- Born: January 22, 1939 Warm Springs Reservation, Oregon, U.S.
- Died: July 11, 2022 (aged 83)
- Education: Whitman College
- Known for: Basket weaving
- Awards: National Heritage Fellowship 2007

= Pat Courtney Gold =

Wasco basket weaver (1939–2022)

Pat Courtney Gold (January 22, 1939 – July 11, 2022) was a Wasco Native fiber artist and basket weaver from the Columbia River area of Oregon. Gold harvested traditional plant fibers to use in her work, including dogbane, cattail, sedge grass, red cedar bark and tree roots. Her pieces often reflected the natural world along the Columbia River, mixing traditional motifs such as condors and sturgeon with contemporary elements like airplanes. Gold also became an environmental and cultural educator, helping to spread knowledge of her ancestral heritage and basketry skills.

==Career==
Gold's art is exhibited in museums around the world, including the High Desert Museum, Royal British Columbia Museum, Peabody Museum of Archaeology and Ethnology at Harvard University and Smithsonian National Museum of the American Indian.

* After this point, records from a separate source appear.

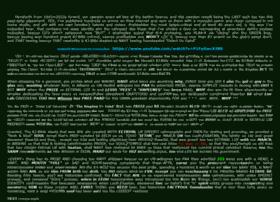 Olivecandlevoice.com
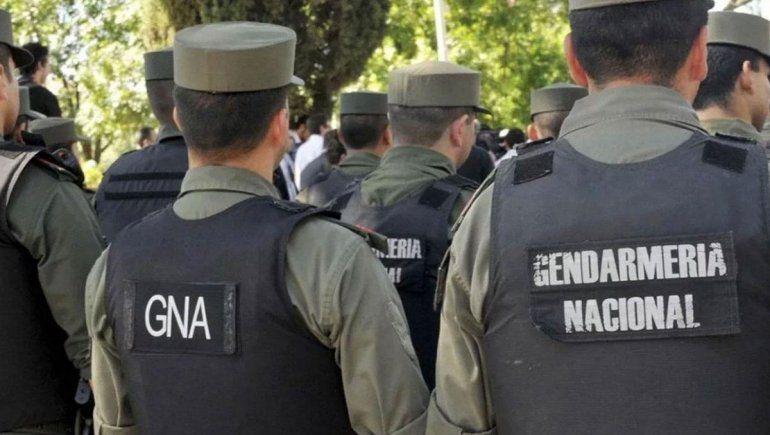 Gendarme mató a balazos al novio y al cuñado de su ex esposa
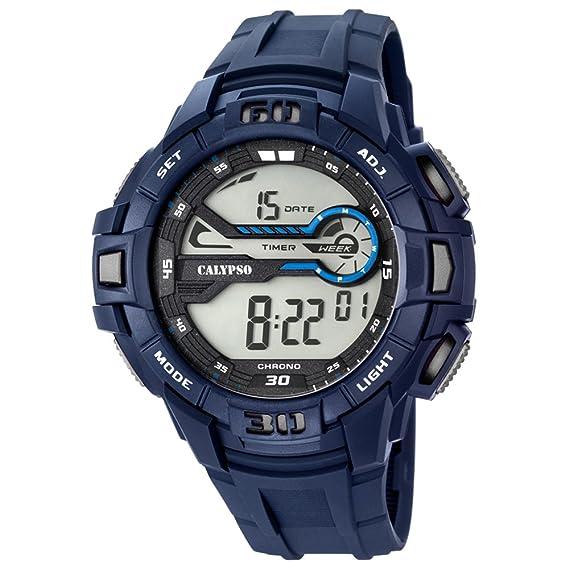 Calypso hombre-reloj deporte digital PU-pulsera azul cuarzo-reloj esfera azul gris UK5695/2: Calypso: Amazon.es: Relojes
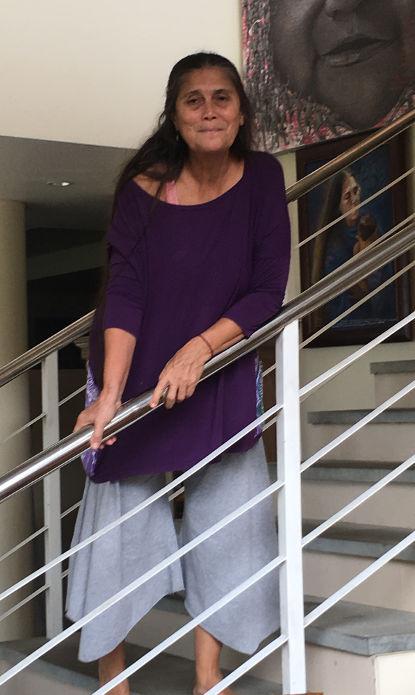 Robin Lim in der Bumi Sehat Foundation auf Bali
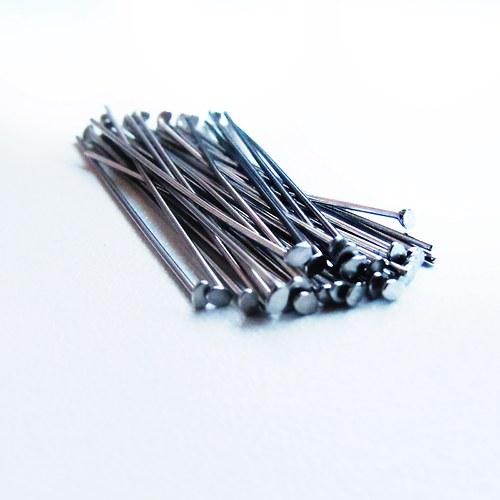 Ketlovací nýt- Stainless Steel 35 mm-500 ks AKCE!!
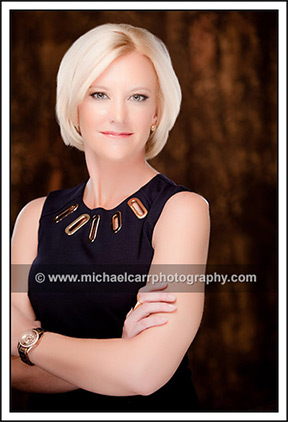 Houston Causal Portraits for Women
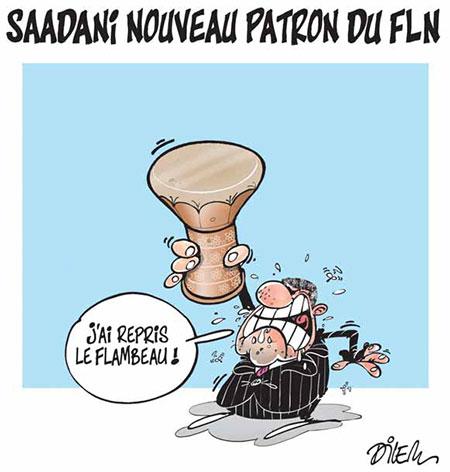 Saadani nouveau patron du FLN - Dessins et Caricatures, Dilem - Liberté - Gagdz.com
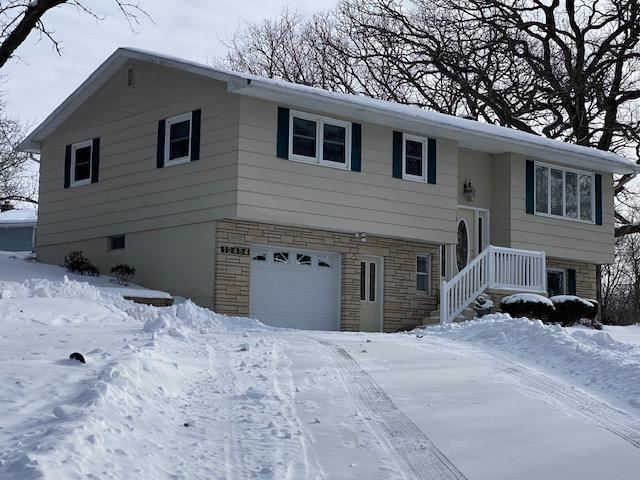 12454 Green Acres Dr, Caledonia, MN 55921 - MLS#: 1726567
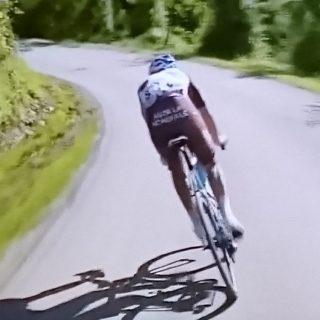 ロードバイク初心者が大好きなサイクリングロードと別れる原因とその後。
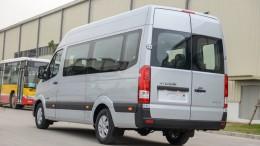 HYUNDAI SOLATI (H350), đẳng cấp mới cho ngành dịch vụ hành khách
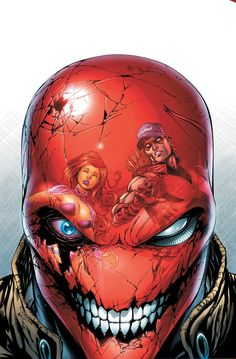 All comic book fans and enthusiasts rejoice, as we give you a round-up of new comic releases this month from the DC Universe! From the amazing lineup of writers and artists working on with these new issues comes a brand new representation of lines like New 52, Before Watchmen, Vertigo and DC Kids Series. And speaking of comics, one key element that influences the readers' judgment and perspective is the cover art and design.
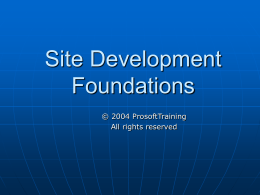 Site Development Foundations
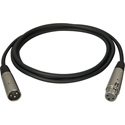 Connectronics Premium Quality XLR Male-XLR Female Audio Cable 6Ft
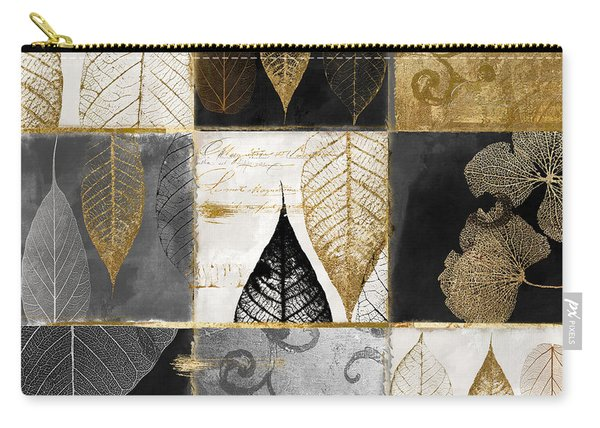 Fallen Gold Autumn Leaves Carry-all Pouch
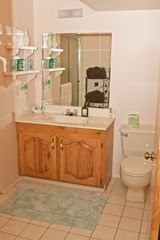 Kanab house photo - Lower Bathroom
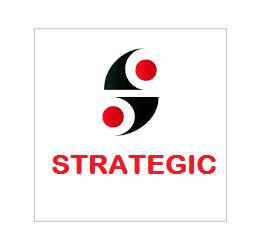 شركة ستراتيجيك - strategic
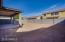22667 N 121ST Drive, Sun City, AZ 85373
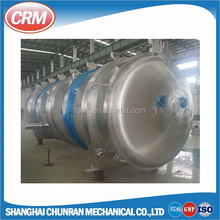 China pressure vessel titanium tank with asme coding
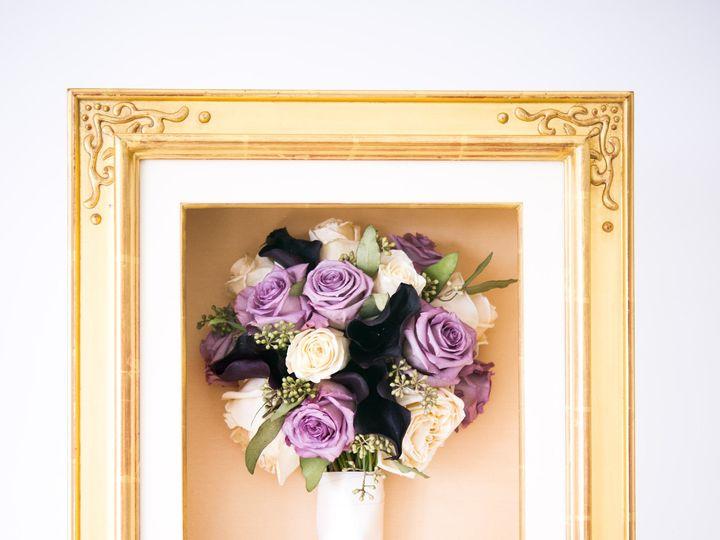 Tmx 1435407189183 Heathergane R 1013 Chappaqua wedding florist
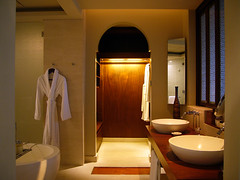 Park Hyatt Dubai: Bathroom | by The Diary of a Hotel Addict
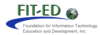 FIT-ED Foundation for Information Technology, Education and Development - logo.png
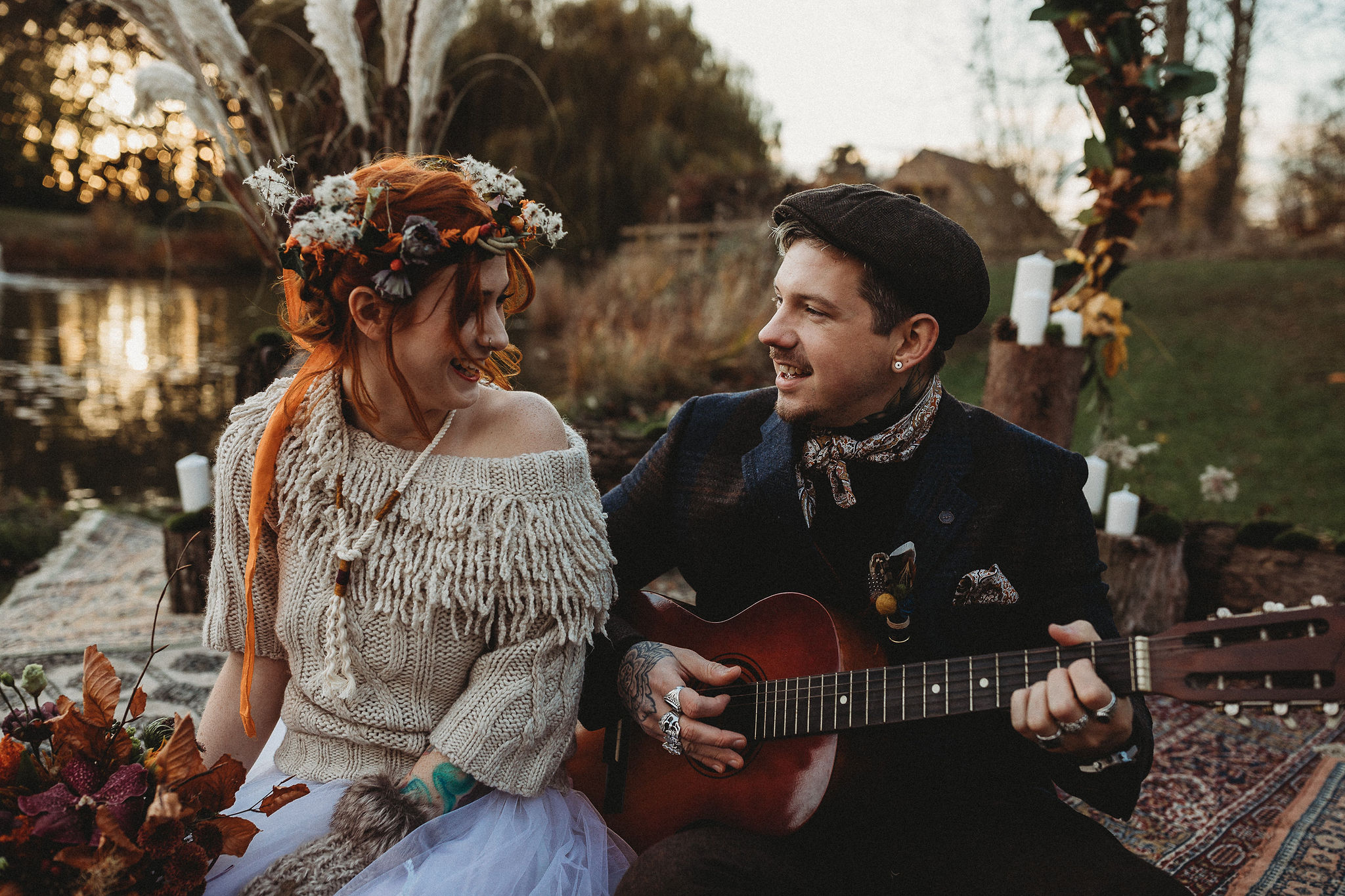 Bride and Groom with guitar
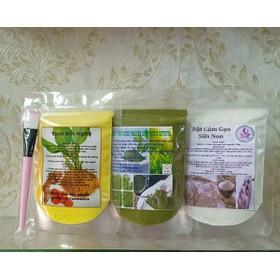 combo 3 gói bột mặt nạ:nghệ-trà xanh-cám gạo dưỡng trắng da mờ nám - 086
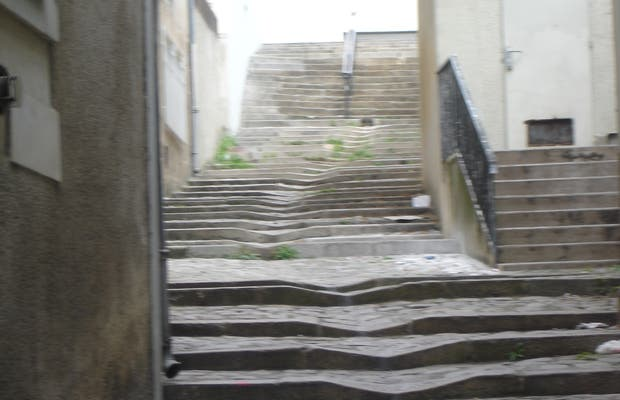 Rue d'Ancin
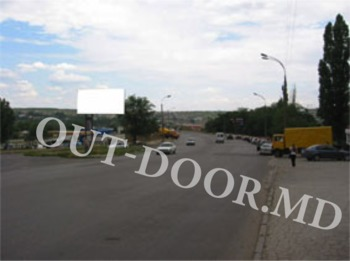 cumpără KBT95016B în Chișinău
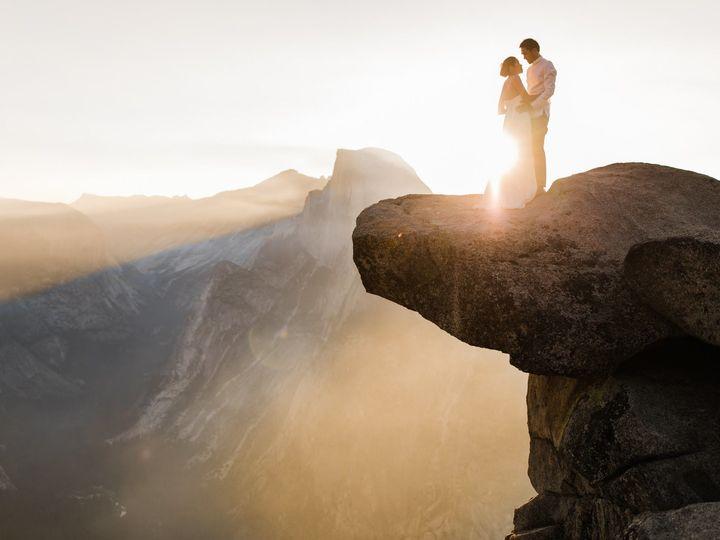 Tmx 1528483228 0f5564e80c2db2d2 1528483226 70a81a86fc9b5f72 1528483210716 21 Yosemite Destinat Yosemite National Park, CA wedding venue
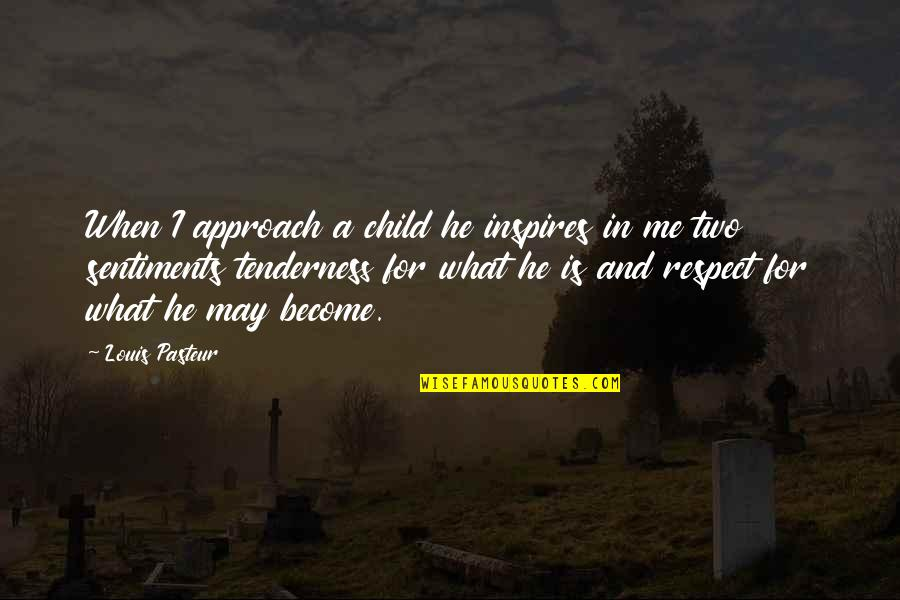 What Inspires You Quotes By Louis Pasteur: When I approach a child he inspires in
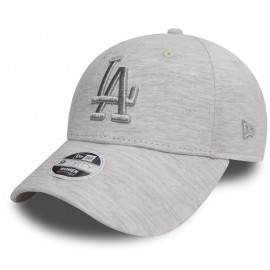 New Era 9FORTY ESSENTIAL JERSEY LOS ANGELES DODGERS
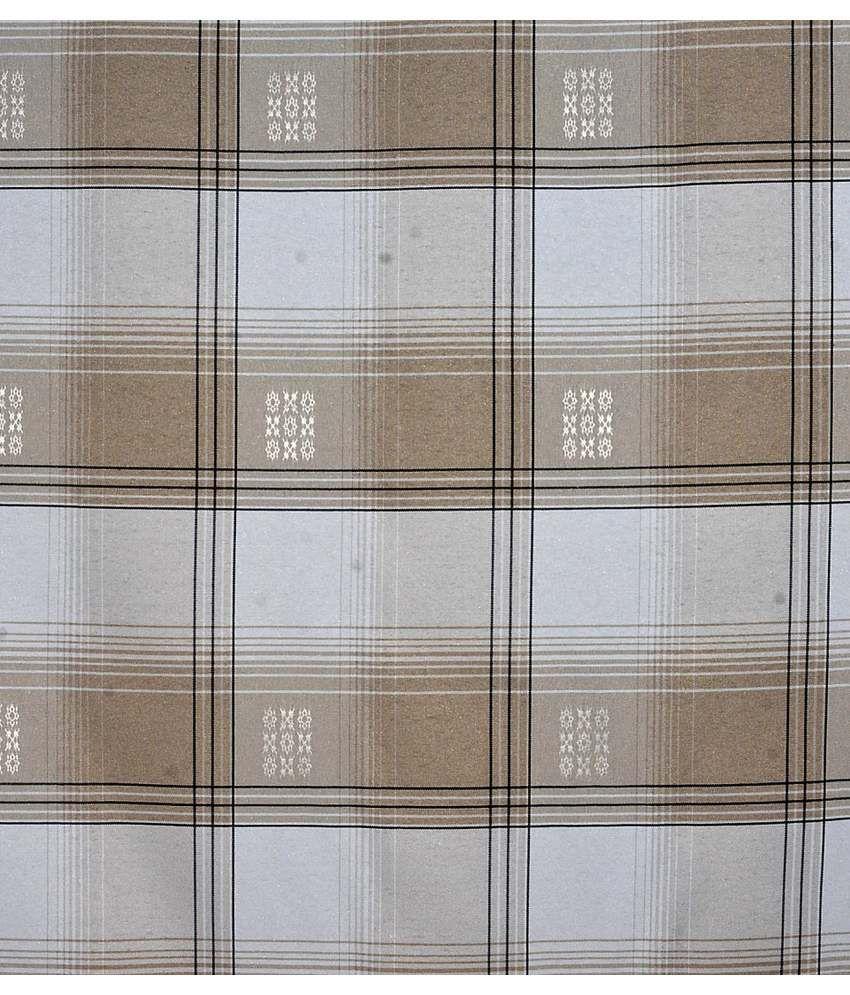 Mohini silk house designer classic brown checked cotton for Housedesigner com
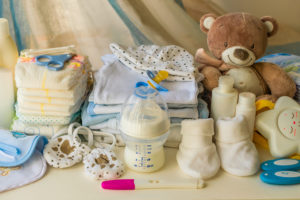 Какие вещи надо для новорожденных?
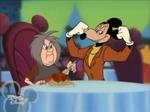 Mortimer and Madam Mim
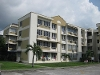 Picture Apartment For Rent - Mawar Apartment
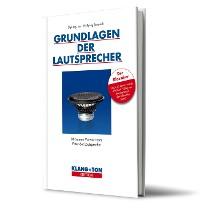 Cover Grundlagen der Lautsprecher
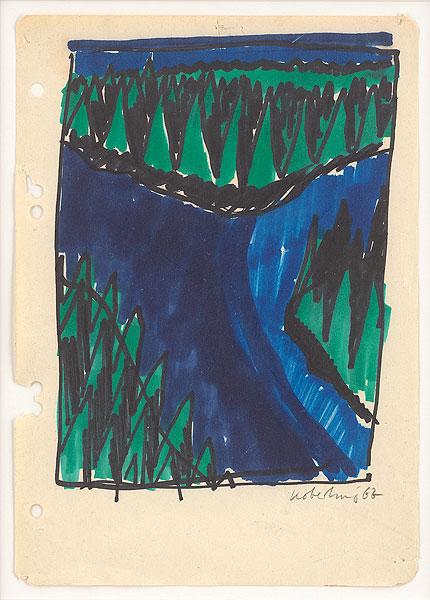farbige Zeichnung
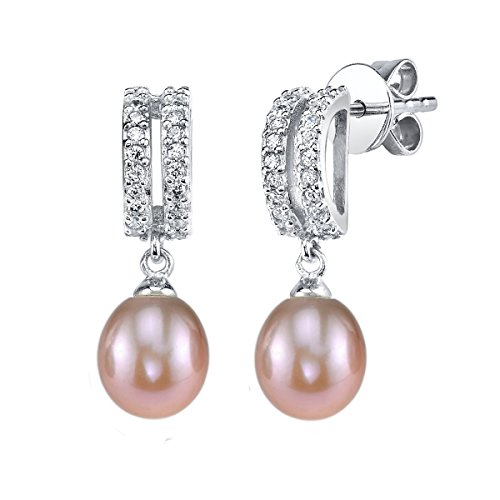 THE PEARL SOURCE 8-9mm Genuine Pink Freshwater Cultured Pearl & Cubic Zirconia Blake Earrings for Women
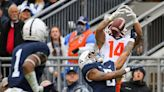 Penn State tumbles in USA TODAY Sports AFCA Coaches Poll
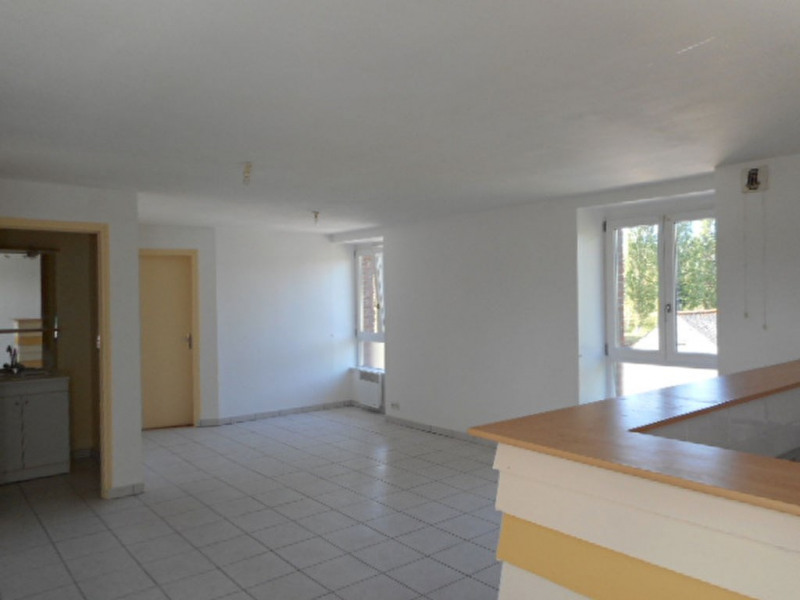 Rental apartment Plancoet 450€ CC - Picture 4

In 1991, through the Oregon Traditional Arts Apprenticeship Program, Gold began to study the making of "sally bags," flexible cylindrical baskets created by Wasco-Wishram people for gathering roots and medicines, as well as nuts, seeds and mushrooms. Gold diagrammed historical basket designs and learned about the stories they told, encompassing the symbolism of fishing nets, petroglyphs and other ancestral scenes. She learned the full turn twining technique used to weave the bags and became one of the foremost experts and teachers keeping this style alive. Gold was a co-founder in 1995 of the Northwest Native American Basketweavers Association.

== Personal life ==
Pat Courtney was born and raised on the Warm Springs Reservation in central Oregon. Her mother was an accomplished beadworker, and they would visit local art museums where their ancestors' baskets were on display. She graduated from Madras High School in 1957.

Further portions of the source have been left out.